As always, if you have any comments, notes, suggestions or questions, please don’t hesitate to write me! Thanks for reading :) I will end, naturally with a picture of cute pandas and with a question — which do you prefer, giant pandas or red pandas???

Do you need to know python to use pandas?

See you next time!

P.S.

If you liked this tutorial, please check out my quick introduction to NumPy!

Is Pandas hard to learn Python?

Pandas is Powerful but Difficult to use Pandas is the most popular Python library for doing data analysis. While it does offer quite a lot of functionality, it is also regarded as a fairly difficult library to learn well.

How much Python is required for Pandas?

In order to “get” Pandas you would need to install it.
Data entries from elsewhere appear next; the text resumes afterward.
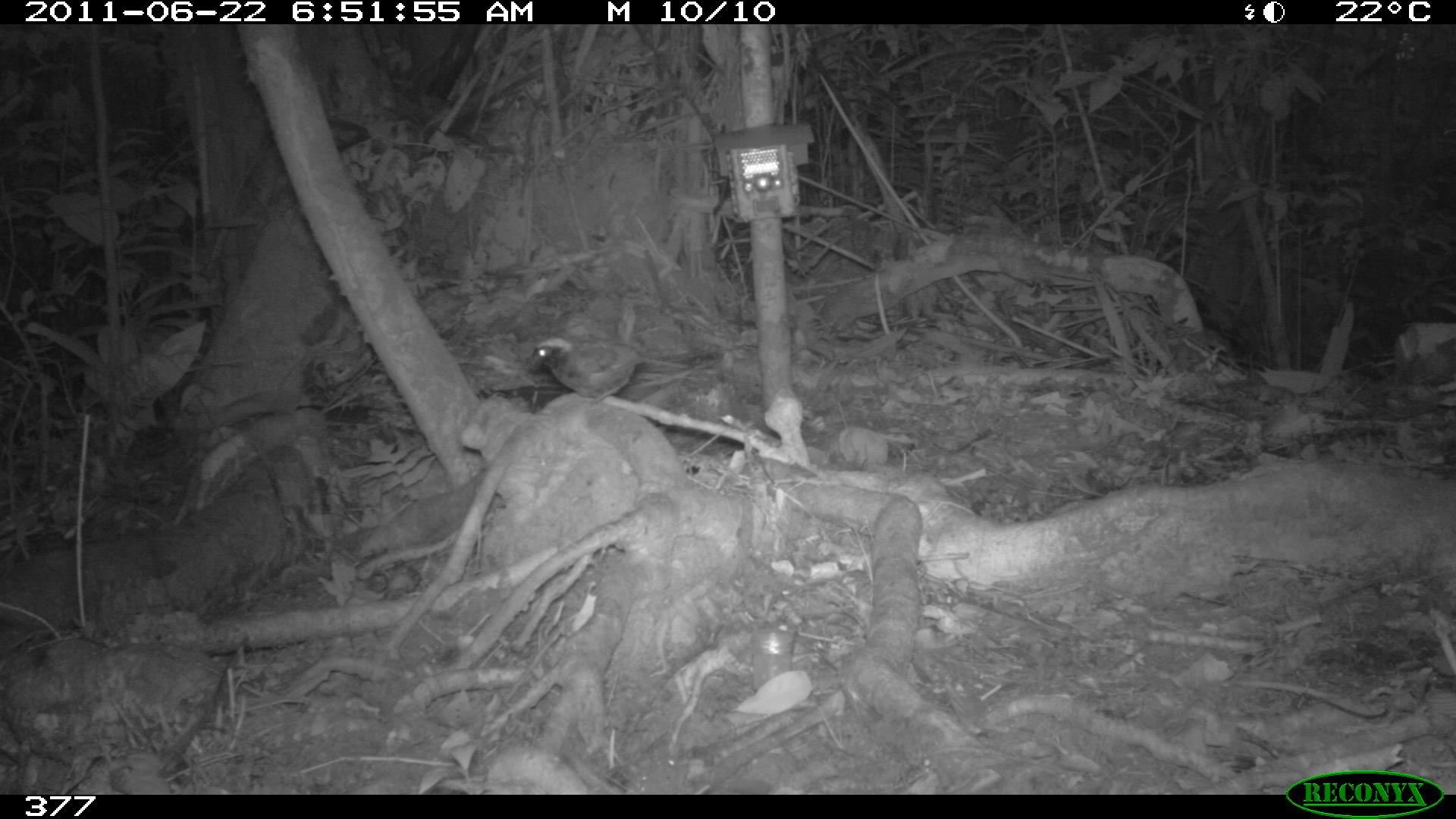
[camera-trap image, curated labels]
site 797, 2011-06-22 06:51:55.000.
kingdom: Animalia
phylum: Chordata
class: Aves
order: Passeriformes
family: Formicariidae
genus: Formicarius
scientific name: Formicarius analis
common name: black-faced antthrush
You would also need to have Python 3.5. 3 and above. as a pre-requirement for installation (will work with Python 3.6, 3.7, or 3.8) It is also dependent on other libraries (like NumPy) and has optional dependancies (like Matplotlib for plotting).

Is Pandas and Python same?

Pandas is an open source Python package that is most widely used for data science/data analysis and machine learning tasks. It is built on top of another package named Numpy, which provides support for multi-dimensional arrays.

Do I need to know Numpy before Pandas?

You don't have to import numpy. Numpy and pandas are two different packages. They are both powerful libraries to edit data efficiently, and they are working together pretty good. This is why people use them together.